→ **STATED EXERCISE**:
Copy out all of the records below word for word, leaving the pictures out of your answer.
____
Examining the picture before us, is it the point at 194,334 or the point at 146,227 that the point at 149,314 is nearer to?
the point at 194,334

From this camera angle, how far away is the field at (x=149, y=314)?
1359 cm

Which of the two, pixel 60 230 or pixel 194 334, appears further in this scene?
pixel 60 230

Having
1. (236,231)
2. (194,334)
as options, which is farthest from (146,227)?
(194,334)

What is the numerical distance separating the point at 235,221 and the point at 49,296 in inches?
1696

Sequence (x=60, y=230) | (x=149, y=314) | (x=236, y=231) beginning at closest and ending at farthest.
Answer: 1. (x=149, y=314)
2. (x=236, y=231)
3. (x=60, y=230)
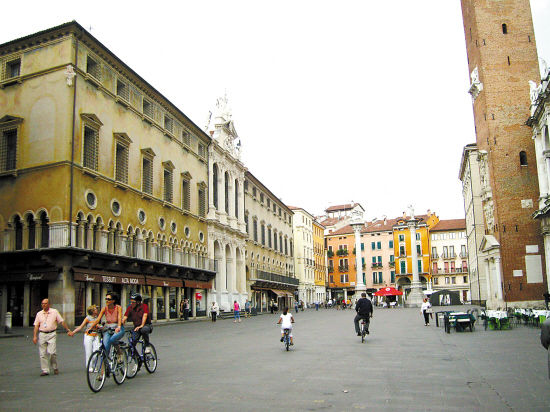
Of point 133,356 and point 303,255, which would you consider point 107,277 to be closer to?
point 133,356

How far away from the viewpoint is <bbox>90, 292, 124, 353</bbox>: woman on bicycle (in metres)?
10.2

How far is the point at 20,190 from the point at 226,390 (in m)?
21.9

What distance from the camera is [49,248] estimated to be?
25438 millimetres

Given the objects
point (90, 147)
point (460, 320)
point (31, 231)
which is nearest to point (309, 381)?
point (460, 320)

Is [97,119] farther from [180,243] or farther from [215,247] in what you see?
[215,247]

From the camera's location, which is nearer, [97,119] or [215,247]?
[97,119]

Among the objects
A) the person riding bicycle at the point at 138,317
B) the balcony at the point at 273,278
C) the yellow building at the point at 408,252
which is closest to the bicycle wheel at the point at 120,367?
the person riding bicycle at the point at 138,317

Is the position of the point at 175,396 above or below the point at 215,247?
below

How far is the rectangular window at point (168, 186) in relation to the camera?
38656mm

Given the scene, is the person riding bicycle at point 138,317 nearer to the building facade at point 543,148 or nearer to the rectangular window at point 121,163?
the rectangular window at point 121,163

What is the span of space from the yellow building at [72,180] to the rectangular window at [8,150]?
5 cm

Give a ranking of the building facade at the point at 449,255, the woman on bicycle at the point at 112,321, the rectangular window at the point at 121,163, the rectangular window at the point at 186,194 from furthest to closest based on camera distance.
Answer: the building facade at the point at 449,255
the rectangular window at the point at 186,194
the rectangular window at the point at 121,163
the woman on bicycle at the point at 112,321

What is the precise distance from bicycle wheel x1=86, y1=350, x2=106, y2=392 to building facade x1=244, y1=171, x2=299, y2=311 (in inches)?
1824

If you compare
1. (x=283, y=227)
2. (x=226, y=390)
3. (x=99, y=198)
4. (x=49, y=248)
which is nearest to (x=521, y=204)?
(x=99, y=198)
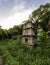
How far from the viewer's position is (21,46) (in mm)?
28297

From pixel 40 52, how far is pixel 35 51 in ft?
3.51

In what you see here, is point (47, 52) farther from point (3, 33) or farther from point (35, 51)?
____
→ **RESPONSE**:
Examining the picture before us, is it the point at 194,334 or the point at 146,227 that the point at 149,314 is nearer to?
the point at 194,334

From this camera angle, how far away is the field at (x=149, y=314)?
1359 cm

Which of the two, pixel 60 230 or pixel 194 334, appears further in this scene?
pixel 60 230

Having
1. (236,231)
2. (194,334)
as options, which is farthest from (146,227)?
(194,334)

What is the numerical distance separating the point at 235,221 and the point at 49,296 in inches?
1696

Sequence (x=60, y=230) | (x=149, y=314) | (x=236, y=231) beginning at closest and ending at farthest.
Answer: 1. (x=149, y=314)
2. (x=236, y=231)
3. (x=60, y=230)
Of point 133,356 and point 303,255, which would you consider point 107,277 to be closer to?
point 133,356

How far away from the viewpoint is <bbox>90, 292, 124, 353</bbox>: woman on bicycle (in metres)?
10.2

How far is the point at 20,190 from the point at 226,390 (in m)?
21.9

What distance from the camera is [49,248] estimated to be?
25438 millimetres

Given the objects
point (90, 147)
point (460, 320)
point (31, 231)
which is nearest to point (309, 381)?
point (460, 320)

Is [97,119] farther from [180,243] or farther from [215,247] in what you see?
[215,247]

From the camera's location, which is nearer, [97,119] or [215,247]?
[97,119]

Among the objects
A) the person riding bicycle at the point at 138,317
B) the balcony at the point at 273,278
C) the yellow building at the point at 408,252
which is closest to the bicycle wheel at the point at 120,367?
the person riding bicycle at the point at 138,317

Is the position of the point at 175,396 above or below the point at 215,247?
below

How far is the rectangular window at point (168, 186) in relation to the camera?
38656mm

Given the scene, is the person riding bicycle at point 138,317 nearer to the building facade at point 543,148 or nearer to the rectangular window at point 121,163?
the rectangular window at point 121,163

What is the span of space from the yellow building at [72,180] to the rectangular window at [8,150]?
5 cm

Give a ranking of the building facade at the point at 449,255, the woman on bicycle at the point at 112,321, the rectangular window at the point at 121,163, the rectangular window at the point at 186,194 from furthest to closest based on camera distance.
Answer: the building facade at the point at 449,255
the rectangular window at the point at 186,194
the rectangular window at the point at 121,163
the woman on bicycle at the point at 112,321

What is the precise distance from bicycle wheel x1=86, y1=350, x2=106, y2=392 to building facade x1=244, y1=171, x2=299, y2=311 (in inches)?
1824

If you compare
1. (x=283, y=227)
2. (x=226, y=390)
3. (x=99, y=198)
4. (x=49, y=248)
which is nearest to (x=521, y=204)?
(x=99, y=198)
How far from the viewer's position is (21,46) (in mm)?
28297

From pixel 40 52, how far is pixel 35 51 in ft?
3.51

In what you see here, is point (47, 52) farther from point (3, 33) or farther from point (35, 51)?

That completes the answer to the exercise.